Selection:

** Begin **

# Merry Christmas !!!



## city_dog (Feb 16, 2012)

We won't be around for a few days, so Sammy wanted to stop by and say Merry Christmas to her other V friends


----------



## VictoriaW (Mar 16, 2011)

Merry Christmas, everyone!!!!


----------



## Lincolns Parents (Aug 6, 2011)

Merry Christmas from our family to yours!


----------



## dmak (Jul 25, 2012)

Kauzy the black nosed reindeer wishes everyone a Happy Christmas!


----------



## Darcy1311 (May 27, 2012)

Darcy says have a brill Christmas all you forum guests and members and have a real happy and peaceful Newyear...I look forward to reading all your postings next year....take care everyone XXX :-*


----------



## SkyyMax (Apr 5, 2012)

Merry Christmas to all the friends on V forum!

Victoria - I love your picture, so sweet!


----------



## Bernie (Jan 17, 2011)

TREES INSIDE !!!! What will they think of next? 
Merry Christmas!!!


----------



## redbirddog (Apr 23, 2010)

Merry Christmas and even though we may face tough roads ahead, we can give thanks to the red bird dogs that keep us grounded.

RBD


----------



## harrigab (Aug 21, 2011)

Have a great Xmas and New Year folks ;D


----------



## mswhipple (Mar 7, 2011)

MERRY CHRISTMAS, forum friends, and a Very Happy New Year, too!! Willie sends his endless Vizsla love to all...


----------



## RubyRoo (Feb 1, 2011)

Merry Christmas Forum Buddies!


----------



## einspänner (Sep 8, 2012)

Merry Christmas!


----------

** End **

Answer these questions from the Christmas greetings thread.
(a) In city_dog's post, who wanted to stop by and say Merry Christmas?
(b) What does dmak call Kauzy?
(c) According to mswhipple, who sends endless Vizsla love to all?

Raw data:
** Begin **

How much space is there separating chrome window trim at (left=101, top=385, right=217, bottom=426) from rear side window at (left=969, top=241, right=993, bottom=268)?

** End **

Correct answer:
(a) Sammy
(b) The black nosed reindeer
(c) Willie